• **EXTRACT TO READ**:
A father howled in anguish as a court heard further treatment of his son would be “unkind and inhumane”.
Alfie Evans was born in May 2016 with a degenerative neurological condition which doctors have not been able to definitively diagnose.
His parents, Tom Evans and Kate James, want him to have continued treatment, but doctors argue it would be “futile”.
In the High Court in Liverpool today, the hearing had to be adjourned for 20 minutes for Mr Evans’ parents and sisters to comfort him, as he wept while he heard evidence that life support should be turned off.
The parents of the 20-month-old believe he responds to them, but medics have said he is suffering spontaneous seizures as a result of being touched.
Michael Mylonas QC, representing the hospital, said: “One of the problems of this case is they look at him and, barring the paraphernalia of breathing and feeding, he’s a sweet, lovely, normal-looking boy who opens his eyes, will smile…”
Mr Evans, 20, broke down when he heard this evidence, and a break was called in proceedings.
Mr Mylonas later continued by saying Alfie had suffered “catastrophic degradation of his brain tissue” and could only breathe with intervention.
He regularly has fits, triggered by touching.
At the request of Mr Evans and Ms James, three medical experts from the Vatican-linked Bambino Gesu Pediatric Hospital in Rome had visited but they had reached the same conclusions of “complete futility” of treating the baby.
Mr Justice Anthony Hayden, hearing the case, said he’d had the “privilege” of meeting Alfie, and added no one could blame the parents for trying to leave no stone unturned.
Medical experts are unable to say how aware of his surroundings Alfie is, and say if he can feel a soothing hand he may also feel a the “pin prick” during his treatment.
Italian experts suggested operations including a tracheotomy and a gastronomy to help him breathe and feed for an undefined period of time.
But Dr Martin Samuels, an expert in the ventilation of children, believed such operations were “inappropriate”.
Dr Samuels said: “I think we are all agreed from the medical perspective that life expectancy is limited.
“Because of that, I would feel it would be more appropriate to allow nature to take its course.
“That view is also supported by the fact that I don’t think anyone can be certain exactly what Alfie is feeling and whether or not he maybe feeling pain or discomfort.
“I think the provision of continuing intensive care to sustain life when they may be suffering is not one that, as medical professionals, most would consider appropriate.”
The hearing will continue on Friday.

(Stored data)

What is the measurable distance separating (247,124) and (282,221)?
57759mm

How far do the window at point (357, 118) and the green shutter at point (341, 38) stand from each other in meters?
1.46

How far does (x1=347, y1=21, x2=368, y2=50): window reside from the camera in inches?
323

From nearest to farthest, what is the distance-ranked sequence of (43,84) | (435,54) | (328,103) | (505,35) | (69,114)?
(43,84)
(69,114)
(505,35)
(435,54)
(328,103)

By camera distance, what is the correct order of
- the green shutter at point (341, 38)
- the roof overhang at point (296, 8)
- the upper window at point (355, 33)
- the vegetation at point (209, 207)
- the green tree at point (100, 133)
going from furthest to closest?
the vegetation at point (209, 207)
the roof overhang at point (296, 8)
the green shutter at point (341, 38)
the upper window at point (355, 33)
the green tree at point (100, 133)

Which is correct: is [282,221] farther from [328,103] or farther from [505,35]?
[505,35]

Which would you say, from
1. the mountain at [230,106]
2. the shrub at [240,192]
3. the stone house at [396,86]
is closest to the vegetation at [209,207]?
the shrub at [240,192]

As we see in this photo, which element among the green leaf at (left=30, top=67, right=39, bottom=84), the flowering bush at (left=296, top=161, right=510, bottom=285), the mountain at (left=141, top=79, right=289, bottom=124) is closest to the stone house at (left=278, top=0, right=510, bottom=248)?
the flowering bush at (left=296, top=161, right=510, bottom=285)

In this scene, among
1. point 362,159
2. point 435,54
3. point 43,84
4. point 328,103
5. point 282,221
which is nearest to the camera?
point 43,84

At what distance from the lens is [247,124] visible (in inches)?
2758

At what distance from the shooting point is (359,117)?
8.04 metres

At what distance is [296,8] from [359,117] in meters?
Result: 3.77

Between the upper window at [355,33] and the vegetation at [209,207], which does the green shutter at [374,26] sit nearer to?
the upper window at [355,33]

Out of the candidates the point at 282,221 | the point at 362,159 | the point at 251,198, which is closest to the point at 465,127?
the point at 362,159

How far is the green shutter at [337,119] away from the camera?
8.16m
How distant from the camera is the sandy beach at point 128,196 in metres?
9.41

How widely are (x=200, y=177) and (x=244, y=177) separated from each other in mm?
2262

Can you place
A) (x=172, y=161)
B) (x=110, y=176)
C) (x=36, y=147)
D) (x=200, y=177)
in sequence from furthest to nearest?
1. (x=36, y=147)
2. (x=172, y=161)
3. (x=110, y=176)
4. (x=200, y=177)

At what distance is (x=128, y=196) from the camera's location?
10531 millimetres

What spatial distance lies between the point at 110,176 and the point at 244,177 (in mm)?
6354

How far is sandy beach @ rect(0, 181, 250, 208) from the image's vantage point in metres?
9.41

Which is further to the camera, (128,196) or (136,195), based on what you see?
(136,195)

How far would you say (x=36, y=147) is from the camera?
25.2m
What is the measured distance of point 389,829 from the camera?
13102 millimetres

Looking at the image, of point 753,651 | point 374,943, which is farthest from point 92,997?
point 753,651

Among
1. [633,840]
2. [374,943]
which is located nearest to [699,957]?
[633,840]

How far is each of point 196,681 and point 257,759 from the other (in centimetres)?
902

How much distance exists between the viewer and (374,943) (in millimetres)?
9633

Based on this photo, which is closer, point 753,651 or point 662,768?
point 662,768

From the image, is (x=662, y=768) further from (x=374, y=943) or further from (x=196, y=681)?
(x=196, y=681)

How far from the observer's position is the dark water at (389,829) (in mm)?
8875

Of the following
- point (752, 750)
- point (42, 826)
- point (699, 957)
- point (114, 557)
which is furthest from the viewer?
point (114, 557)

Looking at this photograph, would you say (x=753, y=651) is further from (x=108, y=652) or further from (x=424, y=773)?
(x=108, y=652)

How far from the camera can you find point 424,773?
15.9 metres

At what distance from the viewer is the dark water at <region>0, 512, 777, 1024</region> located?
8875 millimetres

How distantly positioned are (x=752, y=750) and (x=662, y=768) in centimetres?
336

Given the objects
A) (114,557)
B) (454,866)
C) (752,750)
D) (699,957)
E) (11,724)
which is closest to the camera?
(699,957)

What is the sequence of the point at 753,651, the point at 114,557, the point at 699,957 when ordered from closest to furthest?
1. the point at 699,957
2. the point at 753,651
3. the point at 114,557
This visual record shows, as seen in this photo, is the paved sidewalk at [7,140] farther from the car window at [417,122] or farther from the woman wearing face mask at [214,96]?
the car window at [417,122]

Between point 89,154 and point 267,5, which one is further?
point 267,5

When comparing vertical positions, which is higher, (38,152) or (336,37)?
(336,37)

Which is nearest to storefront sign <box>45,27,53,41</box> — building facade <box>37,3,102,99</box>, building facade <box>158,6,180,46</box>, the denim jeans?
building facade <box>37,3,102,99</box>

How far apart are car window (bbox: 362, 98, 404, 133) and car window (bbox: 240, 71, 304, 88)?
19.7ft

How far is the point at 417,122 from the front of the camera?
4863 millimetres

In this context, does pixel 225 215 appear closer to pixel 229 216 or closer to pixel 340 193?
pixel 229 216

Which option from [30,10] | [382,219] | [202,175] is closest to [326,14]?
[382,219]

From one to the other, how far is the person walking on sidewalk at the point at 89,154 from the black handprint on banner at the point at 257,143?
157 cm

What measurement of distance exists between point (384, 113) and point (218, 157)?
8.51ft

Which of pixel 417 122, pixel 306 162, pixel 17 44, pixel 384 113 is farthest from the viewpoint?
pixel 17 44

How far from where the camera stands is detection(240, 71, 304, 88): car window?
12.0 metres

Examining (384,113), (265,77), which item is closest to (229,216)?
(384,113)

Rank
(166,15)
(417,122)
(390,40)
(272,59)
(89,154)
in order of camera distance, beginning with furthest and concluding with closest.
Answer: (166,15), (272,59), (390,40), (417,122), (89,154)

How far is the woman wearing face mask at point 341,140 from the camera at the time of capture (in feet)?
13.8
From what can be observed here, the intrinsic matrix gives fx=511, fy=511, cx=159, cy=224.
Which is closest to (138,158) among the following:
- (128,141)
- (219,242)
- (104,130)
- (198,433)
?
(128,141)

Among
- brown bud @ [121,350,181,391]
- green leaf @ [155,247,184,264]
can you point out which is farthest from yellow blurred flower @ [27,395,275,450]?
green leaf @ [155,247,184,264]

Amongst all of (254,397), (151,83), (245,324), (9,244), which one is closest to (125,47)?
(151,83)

• **TASK STATEMENT**: List every person named in the court report.

• **EXERCISE SOLUTION**:
- Alfie Evans
- Tom Evans
- Kate James
- Michael Mylonas QC
- Mr Justice Anthony Hayden
- Dr Martin Samuels